TASK INSTRUCTIONS> Go through the records and show each line where the word "Vietnam" occurs.

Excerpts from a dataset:
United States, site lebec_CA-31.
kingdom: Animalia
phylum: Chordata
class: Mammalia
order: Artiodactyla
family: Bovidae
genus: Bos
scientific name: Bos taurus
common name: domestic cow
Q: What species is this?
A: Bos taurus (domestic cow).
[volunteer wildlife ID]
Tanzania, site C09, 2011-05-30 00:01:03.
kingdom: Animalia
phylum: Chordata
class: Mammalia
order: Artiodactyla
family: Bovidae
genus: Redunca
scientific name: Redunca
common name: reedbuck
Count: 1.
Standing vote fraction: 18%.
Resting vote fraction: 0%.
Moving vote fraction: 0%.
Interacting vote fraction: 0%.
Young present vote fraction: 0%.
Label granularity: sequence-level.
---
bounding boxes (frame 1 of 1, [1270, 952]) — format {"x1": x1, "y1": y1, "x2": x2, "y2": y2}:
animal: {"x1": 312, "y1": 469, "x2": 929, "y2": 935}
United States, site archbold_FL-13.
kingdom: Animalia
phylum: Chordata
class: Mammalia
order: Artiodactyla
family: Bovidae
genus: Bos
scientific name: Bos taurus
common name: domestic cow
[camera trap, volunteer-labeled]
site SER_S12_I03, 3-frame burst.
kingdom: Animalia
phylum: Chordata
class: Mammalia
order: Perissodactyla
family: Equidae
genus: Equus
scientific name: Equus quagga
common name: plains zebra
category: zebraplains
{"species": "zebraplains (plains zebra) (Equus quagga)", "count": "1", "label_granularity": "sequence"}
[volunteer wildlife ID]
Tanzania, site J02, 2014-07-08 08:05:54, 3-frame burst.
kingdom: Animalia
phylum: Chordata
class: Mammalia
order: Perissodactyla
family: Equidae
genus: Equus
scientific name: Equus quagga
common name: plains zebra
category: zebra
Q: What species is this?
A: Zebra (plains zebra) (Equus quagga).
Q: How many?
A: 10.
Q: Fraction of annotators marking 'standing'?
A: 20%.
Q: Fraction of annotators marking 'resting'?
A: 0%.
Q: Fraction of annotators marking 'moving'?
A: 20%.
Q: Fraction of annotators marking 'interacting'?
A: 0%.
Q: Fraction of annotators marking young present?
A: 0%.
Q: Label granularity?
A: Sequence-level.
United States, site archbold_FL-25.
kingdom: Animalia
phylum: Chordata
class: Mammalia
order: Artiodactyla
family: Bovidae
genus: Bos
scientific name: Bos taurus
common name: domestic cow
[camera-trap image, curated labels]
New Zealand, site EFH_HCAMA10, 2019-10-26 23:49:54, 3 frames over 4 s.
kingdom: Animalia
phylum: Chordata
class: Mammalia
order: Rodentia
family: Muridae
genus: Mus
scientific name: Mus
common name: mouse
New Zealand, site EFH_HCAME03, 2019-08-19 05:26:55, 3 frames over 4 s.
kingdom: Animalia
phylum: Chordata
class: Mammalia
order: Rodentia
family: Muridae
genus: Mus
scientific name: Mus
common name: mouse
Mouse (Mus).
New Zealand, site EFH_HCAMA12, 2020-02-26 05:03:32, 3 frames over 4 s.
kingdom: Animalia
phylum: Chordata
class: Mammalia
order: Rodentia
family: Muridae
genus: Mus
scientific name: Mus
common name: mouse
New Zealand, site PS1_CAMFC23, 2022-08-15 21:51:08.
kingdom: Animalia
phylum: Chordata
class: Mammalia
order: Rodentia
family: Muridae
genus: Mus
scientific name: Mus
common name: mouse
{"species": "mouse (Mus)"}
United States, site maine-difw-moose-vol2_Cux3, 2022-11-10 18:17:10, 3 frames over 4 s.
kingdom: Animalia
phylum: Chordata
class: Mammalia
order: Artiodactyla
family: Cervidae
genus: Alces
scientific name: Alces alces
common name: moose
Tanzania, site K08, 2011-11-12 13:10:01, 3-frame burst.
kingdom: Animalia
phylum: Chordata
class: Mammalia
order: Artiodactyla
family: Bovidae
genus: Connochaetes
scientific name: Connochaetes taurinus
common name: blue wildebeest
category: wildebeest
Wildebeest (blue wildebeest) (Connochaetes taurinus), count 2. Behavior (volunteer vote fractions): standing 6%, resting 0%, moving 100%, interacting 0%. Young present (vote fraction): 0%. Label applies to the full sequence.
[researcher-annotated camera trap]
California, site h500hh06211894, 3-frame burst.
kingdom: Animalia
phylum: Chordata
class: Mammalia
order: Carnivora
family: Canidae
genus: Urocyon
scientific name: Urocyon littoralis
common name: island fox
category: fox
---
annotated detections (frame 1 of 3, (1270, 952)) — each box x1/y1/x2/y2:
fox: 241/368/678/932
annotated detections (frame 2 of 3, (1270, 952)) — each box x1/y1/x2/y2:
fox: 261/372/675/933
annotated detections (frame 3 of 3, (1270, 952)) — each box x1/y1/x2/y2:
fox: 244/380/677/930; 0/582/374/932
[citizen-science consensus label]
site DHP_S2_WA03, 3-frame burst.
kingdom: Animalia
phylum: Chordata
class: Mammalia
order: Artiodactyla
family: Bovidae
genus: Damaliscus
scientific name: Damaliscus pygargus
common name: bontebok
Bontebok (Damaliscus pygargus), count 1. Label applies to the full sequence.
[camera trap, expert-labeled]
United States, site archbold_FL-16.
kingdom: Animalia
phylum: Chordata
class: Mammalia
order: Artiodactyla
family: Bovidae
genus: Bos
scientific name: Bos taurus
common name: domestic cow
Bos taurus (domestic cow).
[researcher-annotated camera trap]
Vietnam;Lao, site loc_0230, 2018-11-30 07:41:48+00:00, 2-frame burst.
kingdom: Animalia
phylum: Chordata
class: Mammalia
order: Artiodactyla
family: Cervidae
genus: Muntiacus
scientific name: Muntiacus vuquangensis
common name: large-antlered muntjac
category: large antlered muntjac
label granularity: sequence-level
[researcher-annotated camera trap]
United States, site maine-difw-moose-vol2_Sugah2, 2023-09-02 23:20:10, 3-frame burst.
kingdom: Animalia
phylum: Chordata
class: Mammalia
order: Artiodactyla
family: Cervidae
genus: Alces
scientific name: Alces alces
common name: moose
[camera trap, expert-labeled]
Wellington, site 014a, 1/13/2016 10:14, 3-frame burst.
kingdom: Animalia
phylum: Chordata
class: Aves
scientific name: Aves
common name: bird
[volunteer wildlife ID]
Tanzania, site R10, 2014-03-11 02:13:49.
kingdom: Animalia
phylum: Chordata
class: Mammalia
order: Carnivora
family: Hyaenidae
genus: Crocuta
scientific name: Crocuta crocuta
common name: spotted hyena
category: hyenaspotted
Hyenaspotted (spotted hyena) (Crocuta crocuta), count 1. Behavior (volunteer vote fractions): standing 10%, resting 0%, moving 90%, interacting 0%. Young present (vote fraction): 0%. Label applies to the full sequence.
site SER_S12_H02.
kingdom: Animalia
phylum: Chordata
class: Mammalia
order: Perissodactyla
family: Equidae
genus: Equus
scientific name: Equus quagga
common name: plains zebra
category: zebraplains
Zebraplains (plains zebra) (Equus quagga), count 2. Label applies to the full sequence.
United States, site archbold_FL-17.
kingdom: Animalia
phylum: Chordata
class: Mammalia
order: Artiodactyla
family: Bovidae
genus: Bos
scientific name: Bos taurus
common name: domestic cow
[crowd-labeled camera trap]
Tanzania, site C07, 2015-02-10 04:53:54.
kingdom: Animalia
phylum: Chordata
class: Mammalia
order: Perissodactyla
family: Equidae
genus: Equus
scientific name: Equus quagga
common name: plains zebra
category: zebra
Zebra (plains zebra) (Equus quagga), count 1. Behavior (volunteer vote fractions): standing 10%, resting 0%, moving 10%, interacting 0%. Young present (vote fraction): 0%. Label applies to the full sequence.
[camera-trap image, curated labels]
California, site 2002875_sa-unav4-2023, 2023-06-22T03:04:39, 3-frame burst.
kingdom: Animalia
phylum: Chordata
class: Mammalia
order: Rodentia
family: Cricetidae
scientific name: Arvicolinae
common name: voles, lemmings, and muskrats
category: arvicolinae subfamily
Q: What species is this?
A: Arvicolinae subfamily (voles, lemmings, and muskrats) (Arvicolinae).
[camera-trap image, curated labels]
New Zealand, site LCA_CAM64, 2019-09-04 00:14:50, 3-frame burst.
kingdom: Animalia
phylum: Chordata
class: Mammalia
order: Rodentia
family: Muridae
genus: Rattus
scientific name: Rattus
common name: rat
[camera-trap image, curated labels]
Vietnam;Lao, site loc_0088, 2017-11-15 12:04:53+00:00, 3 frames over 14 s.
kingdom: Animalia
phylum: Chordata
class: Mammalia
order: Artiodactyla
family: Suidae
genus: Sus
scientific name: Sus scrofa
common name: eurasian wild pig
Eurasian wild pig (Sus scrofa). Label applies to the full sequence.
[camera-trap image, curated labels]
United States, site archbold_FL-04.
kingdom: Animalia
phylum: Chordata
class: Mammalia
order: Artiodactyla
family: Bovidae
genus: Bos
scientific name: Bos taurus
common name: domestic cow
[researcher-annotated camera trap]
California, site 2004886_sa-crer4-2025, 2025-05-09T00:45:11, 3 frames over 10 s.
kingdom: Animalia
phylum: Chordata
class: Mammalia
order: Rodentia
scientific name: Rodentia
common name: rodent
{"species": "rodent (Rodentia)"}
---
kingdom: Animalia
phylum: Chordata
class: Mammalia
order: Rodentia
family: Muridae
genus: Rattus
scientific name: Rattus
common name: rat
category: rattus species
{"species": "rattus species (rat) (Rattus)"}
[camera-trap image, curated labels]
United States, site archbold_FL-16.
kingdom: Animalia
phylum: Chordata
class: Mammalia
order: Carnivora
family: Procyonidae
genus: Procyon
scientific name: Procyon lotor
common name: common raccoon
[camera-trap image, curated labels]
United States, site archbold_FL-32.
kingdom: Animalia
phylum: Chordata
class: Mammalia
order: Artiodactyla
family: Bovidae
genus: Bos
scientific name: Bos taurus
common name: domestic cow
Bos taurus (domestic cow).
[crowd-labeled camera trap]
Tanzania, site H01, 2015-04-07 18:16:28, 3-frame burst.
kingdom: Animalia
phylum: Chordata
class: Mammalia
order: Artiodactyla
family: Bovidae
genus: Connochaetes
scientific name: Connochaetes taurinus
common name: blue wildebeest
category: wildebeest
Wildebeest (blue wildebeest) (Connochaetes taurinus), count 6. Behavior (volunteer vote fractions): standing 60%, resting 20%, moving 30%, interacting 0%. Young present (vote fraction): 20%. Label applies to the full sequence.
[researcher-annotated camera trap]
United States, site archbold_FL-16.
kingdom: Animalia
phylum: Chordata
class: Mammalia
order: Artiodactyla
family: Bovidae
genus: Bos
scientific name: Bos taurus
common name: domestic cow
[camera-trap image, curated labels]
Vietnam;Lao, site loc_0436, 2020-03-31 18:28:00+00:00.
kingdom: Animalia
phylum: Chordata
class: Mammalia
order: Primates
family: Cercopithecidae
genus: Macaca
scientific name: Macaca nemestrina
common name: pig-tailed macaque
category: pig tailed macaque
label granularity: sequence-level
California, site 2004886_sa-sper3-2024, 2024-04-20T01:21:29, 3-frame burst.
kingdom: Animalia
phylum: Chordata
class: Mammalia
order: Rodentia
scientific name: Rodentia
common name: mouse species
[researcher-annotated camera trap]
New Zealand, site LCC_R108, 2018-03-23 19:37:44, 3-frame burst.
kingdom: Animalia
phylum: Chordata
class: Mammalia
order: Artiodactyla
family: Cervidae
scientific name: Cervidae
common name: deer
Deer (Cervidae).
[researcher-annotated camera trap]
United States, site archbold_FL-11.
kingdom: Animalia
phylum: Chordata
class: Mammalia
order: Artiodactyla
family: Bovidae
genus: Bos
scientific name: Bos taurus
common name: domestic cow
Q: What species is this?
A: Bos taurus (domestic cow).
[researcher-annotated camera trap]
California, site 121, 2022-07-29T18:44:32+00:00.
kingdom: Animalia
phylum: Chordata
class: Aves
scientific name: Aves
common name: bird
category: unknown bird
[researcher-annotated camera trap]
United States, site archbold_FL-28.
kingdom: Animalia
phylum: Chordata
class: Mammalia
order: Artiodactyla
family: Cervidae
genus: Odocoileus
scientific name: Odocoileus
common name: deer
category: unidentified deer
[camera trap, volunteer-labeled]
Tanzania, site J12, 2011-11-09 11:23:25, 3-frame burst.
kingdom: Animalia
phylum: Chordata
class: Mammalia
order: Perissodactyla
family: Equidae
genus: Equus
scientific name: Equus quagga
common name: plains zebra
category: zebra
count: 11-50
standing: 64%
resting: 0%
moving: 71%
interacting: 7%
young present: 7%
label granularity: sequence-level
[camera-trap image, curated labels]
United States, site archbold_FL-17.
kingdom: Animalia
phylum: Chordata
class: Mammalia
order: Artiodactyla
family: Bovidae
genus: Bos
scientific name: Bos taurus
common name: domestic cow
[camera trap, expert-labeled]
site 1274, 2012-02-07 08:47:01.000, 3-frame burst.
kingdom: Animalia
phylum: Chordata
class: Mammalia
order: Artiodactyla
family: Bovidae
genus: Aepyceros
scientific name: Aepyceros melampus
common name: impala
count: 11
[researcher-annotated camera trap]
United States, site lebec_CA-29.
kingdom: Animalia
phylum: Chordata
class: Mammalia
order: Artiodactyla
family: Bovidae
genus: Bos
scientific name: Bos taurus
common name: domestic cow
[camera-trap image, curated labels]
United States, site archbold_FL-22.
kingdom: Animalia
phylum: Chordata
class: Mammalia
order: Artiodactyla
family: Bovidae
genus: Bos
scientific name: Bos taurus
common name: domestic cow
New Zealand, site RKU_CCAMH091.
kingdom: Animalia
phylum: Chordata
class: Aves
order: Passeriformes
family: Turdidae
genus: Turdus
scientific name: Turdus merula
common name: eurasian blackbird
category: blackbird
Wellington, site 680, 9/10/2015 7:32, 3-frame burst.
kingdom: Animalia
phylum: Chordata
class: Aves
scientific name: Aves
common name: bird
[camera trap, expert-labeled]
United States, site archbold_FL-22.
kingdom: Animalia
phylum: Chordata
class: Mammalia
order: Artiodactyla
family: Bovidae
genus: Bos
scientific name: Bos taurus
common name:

OUTPUT FOR THIS TASK>
Vietnam;Lao, site loc_0230, 2018-11-30 07:41:48+00:00, 2-frame burst.
Vietnam;Lao, site loc_0088, 2017-11-15 12:04:53+00:00, 3 frames over 14 s.
Vietnam;Lao, site loc_0436, 2020-03-31 18:28:00+00:00.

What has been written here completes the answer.